Questões de estudo:
[1] Responda às perguntas abaixo com base no trecho da página.
(a) Quais grupos são apontados como exceções por terem adotado posições relativamente boas na Ucrânia?
(b) Qual é a tarefa do partido revolucionário?
(c) Em que ocasião foram percebidas três tendências?
[2] Transcreva, sem qualquer alteração, tudo o que vai de "As exceções são" até "Humphries do RCIT (2)." no trecho da página.
[3] Resuma o trecho da página em duas frases.

Trecho da página:

As exceções são o Workers Party e o SA que adotaram posições relativamente boas na Ucrânia após posicionamentos muito ruins sobre a Líbia e Síria. O patrocínio do imperialismo angloamericano a grupos abertamente fascistas lhes chocou e lhes empurrou, de alguma forma, para a esquerda. Mas eles continuam centristas e não trotskystas porque fracassam em defender a derrota de sua própria classe dominante e a vitória de Donbass. Fracassaram em celebrar a vitória das forças antiimperialistas em Debaltseve. Esse agrupamento inclui o RCIT e pode ser chamado de "shachtmanista de esquerda", a linha do "nem Washington nem Moscou, e sim a classe trabalhadora mundial". Eles caracterizam a Rússia e a China como imperialistas e têm uma visão pusilânime do conflito, conforme analisamos em nossos artigos sobre o Workers Party (1) e a saída de Laurence Humphries do RCIT (2).

Eles postulam uma pura classe trabalhadora sindicalista acima de nações e da História, nem pró-imperialista nem antiimperialista, e sim "a classe trabalhadora independente". Tal entidade mítica do shachtmanismo nunca existiu nem poderia. Trabalhadores são pró-imperialistas quando pertencem a nações imperialistas e antiimperialistas se pertencem a nações semicoloniais. Assim, há os agentes e burocratas sindicais que são agentes estatais de segunda classe, e partido operários burgueses que são partidos capitalistas e imperialistas de segunda classe.

A tarefa do partido revolucionário é fazer com que a classe desenvolva sua consciência, sempre embrionária, por exemplo através da solidariedade com a Resistência Antifascista Ucraniana e esclarecendo os aspectos do conflito

E agora o stalinismo e a stalinofobia. Percebemos três tendências na reunião pública do New Communist Party (NPC) que ocorreu há algumas semanas. O CPGB (ML) com sua posição sobre imigração próxima do UKIP  [o Partido de Independência do Reino Unido, um partido da direita britânica], socialismo em um só país levado aos extremos. Mas refletem em certo grau nas outras duas. Eles lançaram uma nova publicação "provando" que Joe Stálin estava certo nos "Processos de Moscou" de 1936-9. Mas, por outro lado, estão definitivamente a favor da derrota do imperialismo angloamericano e da vitória de Donbass. Tanto eles quanto o NCP celebraram a vitória em Debaltseve, o único grupo político além do Socialist Fight/ Comitê de Ligação para a Quarta Internacional que fez isso. Eles não militam no movimento trabalhista britânico, tendo o tradicional desprezo maoísta pela classe trabalhadora urbana como sendo simplesmente burguesa.

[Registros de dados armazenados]
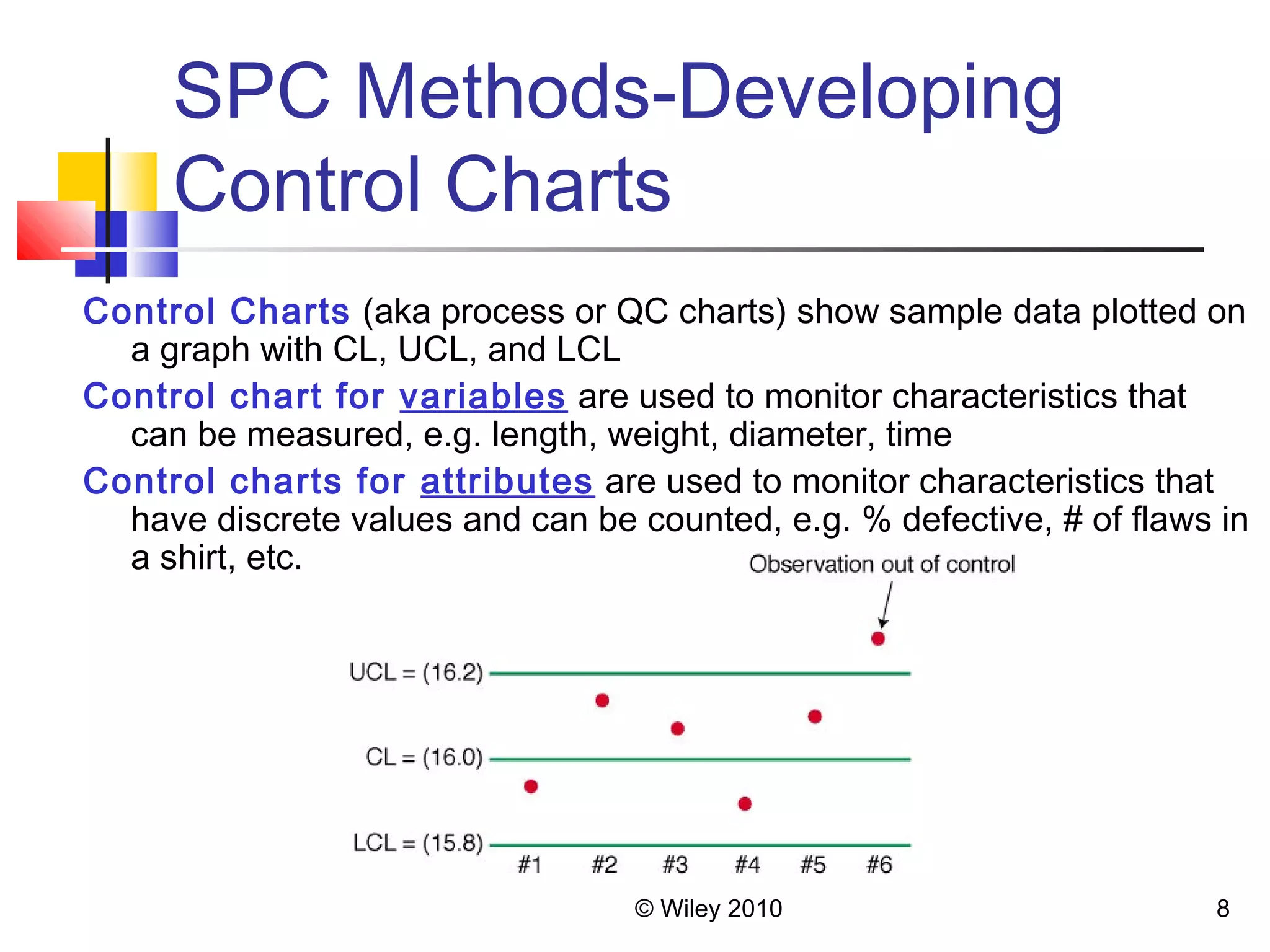 SPC Methods-Developing Control Charts

Control Charts (aka process or QC charts) show sample data plotted on a graph with CL, UCL, and LCL

Control chart for variables are used to monitor characteristics that can be measured, e.g. length, weight, diameter, time

Control charts for attributes are used to monitor characteristics that have discrete values and can be counted, e.g. % defective, # of flaws in a shirt, etc.

Observation out of control

UCL = (16.2)

CL = (16.0)

LCL = (15.8)

#1 #2 #3 #4 #5 #6

© Wiley 2010

8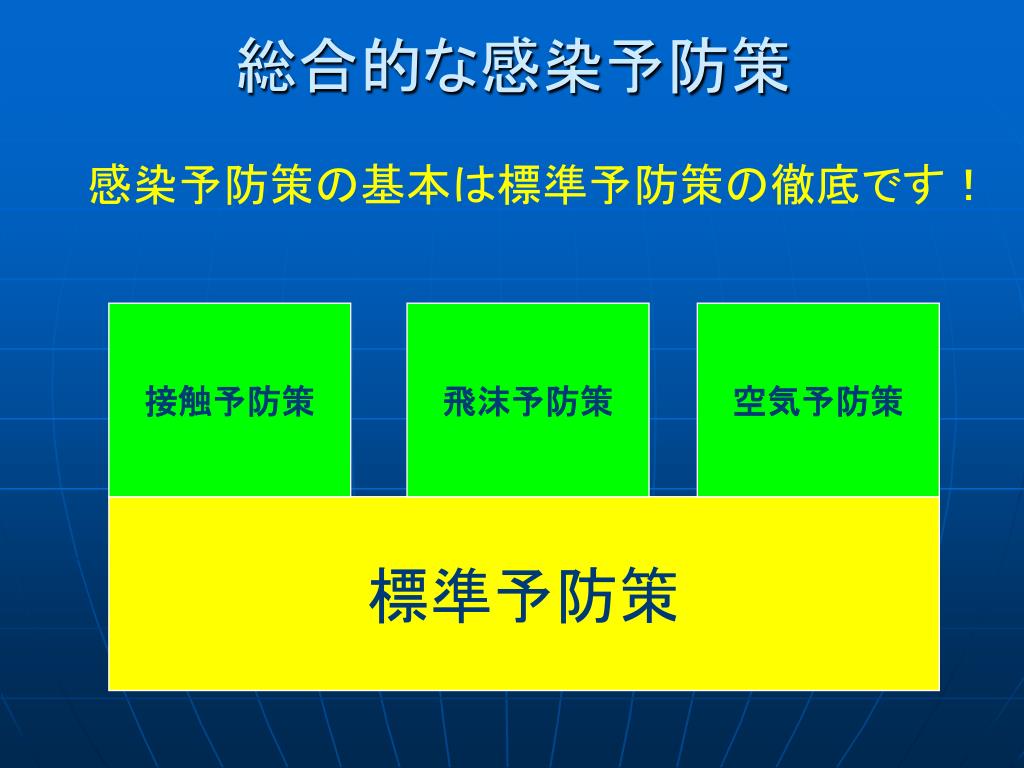 総合的な感染予防策

感染予防策の基本は標準予防策の徹底です！

接触予防策

飛沫予防策

空気予防策

標準予防策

Respostas às tarefas:
[1]
(a) O Workers Party e o SA.
(b) Fazer com que a classe desenvolva sua consciência, sempre embrionária, por exemplo através da solidariedade com a Resistência Antifascista Ucraniana e esclarecendo os aspectos do conflito.
(c) Na reunião pública do New Communist Party (NPC), ocorrida há algumas semanas.

[2]
As exceções são o Workers Party e o SA que adotaram posições relativamente boas na Ucrânia após posicionamentos muito ruins sobre a Líbia e Síria. O patrocínio do imperialismo angloamericano a grupos abertamente fascistas lhes chocou e lhes empurrou, de alguma forma, para a esquerda. Mas eles continuam centristas e não trotskystas porque fracassam em defender a derrota de sua própria classe dominante e a vitória de Donbass. Fracassaram em celebrar a vitória das forças antiimperialistas em Debaltseve. Esse agrupamento inclui o RCIT e pode ser chamado de "shachtmanista de esquerda", a linha do "nem Washington nem Moscou, e sim a classe trabalhadora mundial". Eles caracterizam a Rússia e a China como imperialistas e têm uma visão pusilânime do conflito, conforme analisamos em nossos artigos sobre o Workers Party (1) e a saída de Laurence Humphries do RCIT (2).

[3] O trecho aponta o Workers Party e o SA como exceções que adotaram posições relativamente boas na Ucrânia, mas os considera centristas por fracassarem em defender a derrota de sua própria classe dominante e a vitória de Donbass. Critica também a ideia shachtmanista de uma classe trabalhadora independente acima das nações e descreve tendências percebidas numa reunião pública do New Communist Party, entre elas a do CPGB (ML).